The mirror in the compartment swung to the rhythm of the train, and her reflection became a many-angled composition. There was her blotched face, so different from Daisy’s beauty, which Matty would never have. The demon of jealousy stirred. So unlovable compared to Daisy, it whispered, so uninteresting, so unformed.

No sponging on their good will.

Outside the window, France slid past, the lights of towns and villages beaded along the track. Already it was cooler, and when they nosed between foothills of the Alpes-Maritimes a scent of pine overlaid the smoke.

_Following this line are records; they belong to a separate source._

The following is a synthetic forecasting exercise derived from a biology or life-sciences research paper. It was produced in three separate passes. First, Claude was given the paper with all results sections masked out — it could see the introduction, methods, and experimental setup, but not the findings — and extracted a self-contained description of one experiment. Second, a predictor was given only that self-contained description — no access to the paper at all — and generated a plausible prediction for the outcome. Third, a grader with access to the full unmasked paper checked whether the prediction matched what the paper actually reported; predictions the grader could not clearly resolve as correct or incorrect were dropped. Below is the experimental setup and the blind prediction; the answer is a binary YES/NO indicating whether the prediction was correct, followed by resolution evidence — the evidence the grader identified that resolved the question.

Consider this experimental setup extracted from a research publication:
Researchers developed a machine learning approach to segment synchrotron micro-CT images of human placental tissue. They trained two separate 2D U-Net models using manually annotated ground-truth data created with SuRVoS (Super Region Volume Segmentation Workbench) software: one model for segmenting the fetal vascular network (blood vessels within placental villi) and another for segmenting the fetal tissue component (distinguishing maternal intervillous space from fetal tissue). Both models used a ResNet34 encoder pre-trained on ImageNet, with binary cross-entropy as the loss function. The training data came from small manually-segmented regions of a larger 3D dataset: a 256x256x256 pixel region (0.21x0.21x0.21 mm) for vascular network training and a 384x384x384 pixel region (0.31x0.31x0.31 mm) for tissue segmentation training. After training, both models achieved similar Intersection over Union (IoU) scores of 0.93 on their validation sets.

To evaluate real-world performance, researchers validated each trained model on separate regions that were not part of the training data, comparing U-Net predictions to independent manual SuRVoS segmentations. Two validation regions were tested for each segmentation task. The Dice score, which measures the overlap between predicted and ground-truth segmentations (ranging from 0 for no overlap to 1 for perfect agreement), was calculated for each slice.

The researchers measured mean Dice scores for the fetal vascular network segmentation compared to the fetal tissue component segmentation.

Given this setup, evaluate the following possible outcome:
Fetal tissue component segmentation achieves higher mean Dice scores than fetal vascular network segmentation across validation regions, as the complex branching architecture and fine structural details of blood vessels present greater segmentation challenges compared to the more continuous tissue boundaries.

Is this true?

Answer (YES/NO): YES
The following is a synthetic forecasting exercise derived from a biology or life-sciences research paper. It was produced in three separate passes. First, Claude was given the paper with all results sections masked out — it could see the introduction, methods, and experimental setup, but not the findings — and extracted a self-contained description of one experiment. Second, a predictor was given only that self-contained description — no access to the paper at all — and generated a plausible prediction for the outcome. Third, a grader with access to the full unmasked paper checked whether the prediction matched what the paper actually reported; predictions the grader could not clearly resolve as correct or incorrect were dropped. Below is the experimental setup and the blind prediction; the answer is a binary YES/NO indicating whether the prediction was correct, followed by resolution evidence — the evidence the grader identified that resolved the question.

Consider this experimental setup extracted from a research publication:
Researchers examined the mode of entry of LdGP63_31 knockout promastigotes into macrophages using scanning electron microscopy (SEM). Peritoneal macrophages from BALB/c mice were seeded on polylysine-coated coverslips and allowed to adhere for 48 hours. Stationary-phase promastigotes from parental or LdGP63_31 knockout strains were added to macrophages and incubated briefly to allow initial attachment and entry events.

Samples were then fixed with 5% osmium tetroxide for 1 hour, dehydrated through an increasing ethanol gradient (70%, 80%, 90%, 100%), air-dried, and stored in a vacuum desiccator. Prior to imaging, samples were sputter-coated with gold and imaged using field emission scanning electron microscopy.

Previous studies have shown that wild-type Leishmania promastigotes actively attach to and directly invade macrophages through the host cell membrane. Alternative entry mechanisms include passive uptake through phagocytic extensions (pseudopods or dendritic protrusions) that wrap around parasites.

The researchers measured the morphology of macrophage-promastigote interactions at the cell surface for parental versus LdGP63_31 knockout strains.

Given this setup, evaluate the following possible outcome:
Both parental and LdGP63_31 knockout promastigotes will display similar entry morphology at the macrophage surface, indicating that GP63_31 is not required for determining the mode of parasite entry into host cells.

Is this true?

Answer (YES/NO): NO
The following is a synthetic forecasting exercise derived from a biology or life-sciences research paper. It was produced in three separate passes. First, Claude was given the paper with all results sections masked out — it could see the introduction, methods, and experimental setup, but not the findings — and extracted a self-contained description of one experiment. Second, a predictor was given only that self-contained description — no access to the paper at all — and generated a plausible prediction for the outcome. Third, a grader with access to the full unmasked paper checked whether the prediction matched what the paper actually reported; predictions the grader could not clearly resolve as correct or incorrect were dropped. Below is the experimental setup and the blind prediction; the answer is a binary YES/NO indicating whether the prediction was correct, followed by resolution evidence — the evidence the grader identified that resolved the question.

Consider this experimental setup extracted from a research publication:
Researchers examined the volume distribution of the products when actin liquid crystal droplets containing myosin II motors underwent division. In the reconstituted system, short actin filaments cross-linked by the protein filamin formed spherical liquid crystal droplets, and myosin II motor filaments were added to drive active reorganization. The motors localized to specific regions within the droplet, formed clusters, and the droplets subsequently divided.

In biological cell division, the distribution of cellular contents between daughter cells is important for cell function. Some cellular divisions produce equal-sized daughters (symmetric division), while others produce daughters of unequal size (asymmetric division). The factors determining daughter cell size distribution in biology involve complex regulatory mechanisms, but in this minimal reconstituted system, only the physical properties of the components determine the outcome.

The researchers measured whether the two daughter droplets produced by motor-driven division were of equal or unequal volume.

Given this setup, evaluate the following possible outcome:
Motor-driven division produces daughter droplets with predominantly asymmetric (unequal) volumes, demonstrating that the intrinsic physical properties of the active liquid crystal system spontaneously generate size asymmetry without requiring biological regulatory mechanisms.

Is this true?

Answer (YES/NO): NO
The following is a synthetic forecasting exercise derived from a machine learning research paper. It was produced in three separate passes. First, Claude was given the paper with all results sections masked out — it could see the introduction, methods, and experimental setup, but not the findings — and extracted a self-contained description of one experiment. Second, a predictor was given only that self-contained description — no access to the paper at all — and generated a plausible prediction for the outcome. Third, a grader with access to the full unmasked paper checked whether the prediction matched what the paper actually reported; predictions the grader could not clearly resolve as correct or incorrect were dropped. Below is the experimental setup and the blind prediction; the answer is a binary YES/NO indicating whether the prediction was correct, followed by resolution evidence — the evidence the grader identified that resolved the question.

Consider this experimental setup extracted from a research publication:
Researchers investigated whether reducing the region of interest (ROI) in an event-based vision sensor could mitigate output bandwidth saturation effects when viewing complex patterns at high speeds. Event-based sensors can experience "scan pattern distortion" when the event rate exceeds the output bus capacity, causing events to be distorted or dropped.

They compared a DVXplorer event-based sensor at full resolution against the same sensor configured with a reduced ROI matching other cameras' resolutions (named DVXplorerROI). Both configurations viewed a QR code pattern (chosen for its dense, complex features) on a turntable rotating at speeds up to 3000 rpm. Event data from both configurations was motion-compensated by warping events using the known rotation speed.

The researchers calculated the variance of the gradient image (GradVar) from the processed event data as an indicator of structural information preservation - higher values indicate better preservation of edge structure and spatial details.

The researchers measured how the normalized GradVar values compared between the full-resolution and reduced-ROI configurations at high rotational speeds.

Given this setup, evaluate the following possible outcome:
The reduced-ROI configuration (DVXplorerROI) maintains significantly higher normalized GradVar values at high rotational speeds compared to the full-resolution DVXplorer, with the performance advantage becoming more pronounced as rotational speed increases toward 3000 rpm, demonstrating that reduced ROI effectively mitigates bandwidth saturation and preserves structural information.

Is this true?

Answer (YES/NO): NO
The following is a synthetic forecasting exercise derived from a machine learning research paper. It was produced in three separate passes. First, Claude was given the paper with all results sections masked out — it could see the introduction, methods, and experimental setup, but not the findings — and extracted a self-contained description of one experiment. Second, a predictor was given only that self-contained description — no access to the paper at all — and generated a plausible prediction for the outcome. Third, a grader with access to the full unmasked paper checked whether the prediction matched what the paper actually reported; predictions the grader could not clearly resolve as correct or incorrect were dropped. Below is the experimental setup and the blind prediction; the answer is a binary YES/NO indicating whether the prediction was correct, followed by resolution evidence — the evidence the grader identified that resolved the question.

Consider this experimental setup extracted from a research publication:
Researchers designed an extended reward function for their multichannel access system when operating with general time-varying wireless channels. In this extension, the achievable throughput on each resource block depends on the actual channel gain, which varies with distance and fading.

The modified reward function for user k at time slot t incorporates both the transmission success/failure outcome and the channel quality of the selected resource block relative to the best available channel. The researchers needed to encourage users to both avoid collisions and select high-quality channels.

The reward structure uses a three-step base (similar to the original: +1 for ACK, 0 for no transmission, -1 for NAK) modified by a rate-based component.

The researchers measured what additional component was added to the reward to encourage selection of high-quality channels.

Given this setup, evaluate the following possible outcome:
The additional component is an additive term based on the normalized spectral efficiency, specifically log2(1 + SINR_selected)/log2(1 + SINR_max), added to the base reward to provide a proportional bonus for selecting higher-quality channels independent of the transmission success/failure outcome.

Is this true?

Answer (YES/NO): NO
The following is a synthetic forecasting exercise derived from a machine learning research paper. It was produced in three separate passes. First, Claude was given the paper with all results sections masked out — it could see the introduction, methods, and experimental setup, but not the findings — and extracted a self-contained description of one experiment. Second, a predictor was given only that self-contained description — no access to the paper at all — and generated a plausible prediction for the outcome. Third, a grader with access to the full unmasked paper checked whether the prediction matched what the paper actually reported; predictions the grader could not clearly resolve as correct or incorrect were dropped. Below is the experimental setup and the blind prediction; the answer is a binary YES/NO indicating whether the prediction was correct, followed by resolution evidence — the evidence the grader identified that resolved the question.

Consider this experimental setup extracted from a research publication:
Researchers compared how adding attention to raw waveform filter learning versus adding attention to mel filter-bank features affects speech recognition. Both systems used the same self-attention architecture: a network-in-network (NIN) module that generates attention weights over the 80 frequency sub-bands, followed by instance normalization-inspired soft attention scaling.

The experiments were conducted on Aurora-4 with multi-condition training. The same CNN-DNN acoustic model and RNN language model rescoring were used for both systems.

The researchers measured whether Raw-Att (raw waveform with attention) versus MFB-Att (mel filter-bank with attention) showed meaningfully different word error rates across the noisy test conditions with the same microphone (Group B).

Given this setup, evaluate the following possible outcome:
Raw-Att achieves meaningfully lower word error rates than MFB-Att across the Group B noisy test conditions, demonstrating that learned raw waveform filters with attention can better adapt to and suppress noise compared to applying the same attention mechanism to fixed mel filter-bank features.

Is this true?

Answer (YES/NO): YES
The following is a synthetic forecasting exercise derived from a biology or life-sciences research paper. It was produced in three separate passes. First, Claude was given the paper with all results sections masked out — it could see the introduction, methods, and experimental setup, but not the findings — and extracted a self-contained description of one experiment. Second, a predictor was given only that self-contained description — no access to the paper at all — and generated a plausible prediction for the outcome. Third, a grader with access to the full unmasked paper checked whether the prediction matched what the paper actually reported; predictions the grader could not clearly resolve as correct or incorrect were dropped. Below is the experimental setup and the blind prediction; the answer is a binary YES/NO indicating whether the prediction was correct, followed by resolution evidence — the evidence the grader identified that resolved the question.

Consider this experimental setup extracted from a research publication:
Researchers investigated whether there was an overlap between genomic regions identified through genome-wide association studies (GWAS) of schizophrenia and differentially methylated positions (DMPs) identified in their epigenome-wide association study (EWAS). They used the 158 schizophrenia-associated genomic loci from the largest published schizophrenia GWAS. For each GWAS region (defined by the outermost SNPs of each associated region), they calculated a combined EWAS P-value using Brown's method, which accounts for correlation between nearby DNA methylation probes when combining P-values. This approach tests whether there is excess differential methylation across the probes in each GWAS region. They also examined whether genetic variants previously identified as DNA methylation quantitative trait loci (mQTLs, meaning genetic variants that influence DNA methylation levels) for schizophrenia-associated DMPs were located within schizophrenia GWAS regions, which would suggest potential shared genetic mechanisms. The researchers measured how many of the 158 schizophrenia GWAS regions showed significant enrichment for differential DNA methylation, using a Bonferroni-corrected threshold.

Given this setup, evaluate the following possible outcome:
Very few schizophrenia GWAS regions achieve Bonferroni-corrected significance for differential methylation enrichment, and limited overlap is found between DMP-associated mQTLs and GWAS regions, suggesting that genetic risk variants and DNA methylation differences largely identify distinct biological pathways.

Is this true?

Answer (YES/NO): NO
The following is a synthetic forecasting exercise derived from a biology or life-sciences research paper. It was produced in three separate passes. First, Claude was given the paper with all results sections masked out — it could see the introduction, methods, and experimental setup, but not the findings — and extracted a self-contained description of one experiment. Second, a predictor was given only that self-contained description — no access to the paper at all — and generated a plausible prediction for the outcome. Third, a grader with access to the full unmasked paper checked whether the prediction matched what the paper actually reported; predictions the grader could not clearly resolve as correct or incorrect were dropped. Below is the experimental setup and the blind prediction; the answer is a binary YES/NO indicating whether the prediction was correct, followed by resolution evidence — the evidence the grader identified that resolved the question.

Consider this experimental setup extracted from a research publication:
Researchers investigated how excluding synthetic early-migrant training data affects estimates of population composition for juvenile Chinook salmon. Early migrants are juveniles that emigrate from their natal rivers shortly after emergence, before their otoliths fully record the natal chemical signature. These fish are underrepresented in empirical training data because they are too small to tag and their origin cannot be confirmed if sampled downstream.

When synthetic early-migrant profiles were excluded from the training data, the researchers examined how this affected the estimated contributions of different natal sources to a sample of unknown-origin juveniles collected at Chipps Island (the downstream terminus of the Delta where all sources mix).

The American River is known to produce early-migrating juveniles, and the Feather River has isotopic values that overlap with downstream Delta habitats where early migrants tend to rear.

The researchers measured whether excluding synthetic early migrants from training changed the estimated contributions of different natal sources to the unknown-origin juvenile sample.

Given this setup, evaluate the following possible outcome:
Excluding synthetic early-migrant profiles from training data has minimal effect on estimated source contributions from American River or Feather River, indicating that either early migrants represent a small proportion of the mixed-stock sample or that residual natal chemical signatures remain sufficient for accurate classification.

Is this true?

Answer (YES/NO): NO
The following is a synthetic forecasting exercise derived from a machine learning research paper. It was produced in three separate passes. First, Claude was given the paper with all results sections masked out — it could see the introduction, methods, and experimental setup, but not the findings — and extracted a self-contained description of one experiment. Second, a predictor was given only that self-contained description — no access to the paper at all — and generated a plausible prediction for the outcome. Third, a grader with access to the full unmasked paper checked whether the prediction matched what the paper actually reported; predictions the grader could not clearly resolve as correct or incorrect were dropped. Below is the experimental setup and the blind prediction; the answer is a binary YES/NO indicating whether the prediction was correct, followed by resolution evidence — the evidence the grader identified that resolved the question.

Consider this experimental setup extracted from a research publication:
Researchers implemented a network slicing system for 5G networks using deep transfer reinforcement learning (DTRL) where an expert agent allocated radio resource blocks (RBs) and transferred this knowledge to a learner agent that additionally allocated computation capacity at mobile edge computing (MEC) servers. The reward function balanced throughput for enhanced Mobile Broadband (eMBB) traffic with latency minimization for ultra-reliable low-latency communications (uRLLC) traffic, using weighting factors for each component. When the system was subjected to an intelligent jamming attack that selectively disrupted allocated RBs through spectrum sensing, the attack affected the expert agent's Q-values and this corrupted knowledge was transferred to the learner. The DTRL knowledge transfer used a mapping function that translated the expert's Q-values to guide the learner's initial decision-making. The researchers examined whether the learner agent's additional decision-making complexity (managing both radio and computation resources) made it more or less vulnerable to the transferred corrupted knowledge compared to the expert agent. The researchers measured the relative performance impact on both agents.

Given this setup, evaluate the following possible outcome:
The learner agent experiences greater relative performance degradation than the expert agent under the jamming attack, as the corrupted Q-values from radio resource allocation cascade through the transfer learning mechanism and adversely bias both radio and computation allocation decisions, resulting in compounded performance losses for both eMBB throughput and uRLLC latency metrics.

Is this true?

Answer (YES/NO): NO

Matty poured water into the basin and began to wash for dinner. Two years ago, she had been browsing through a selection of American periodicals and had come across an article by the American feminist, Emma Goldman, which she had never forgotten. Emma had said ‘True emancipation begins neither in the polls, or in the courts. It begins in a woman’s soul.’

Matty well remembered her shock when she read the words – a sense that she had encountered something daring and grand in scope. Of course, she did not consider they applied to her – Emma was much too heroic for the soul that huddled inside Matty’s delicate frame, the stepping stones to Emma’s bold state of mind too far apart.

And yet. And yet.

No sponging on their good will.

She thought back to the Villa Lafayette, criss-crossed with vivid sensation – sun, sea, the intensities of falling in love, jealousy. Marcus and Flora. Daisy and Kit. Mosquito bites. Sweat-bathed nights. Unfamiliar longings.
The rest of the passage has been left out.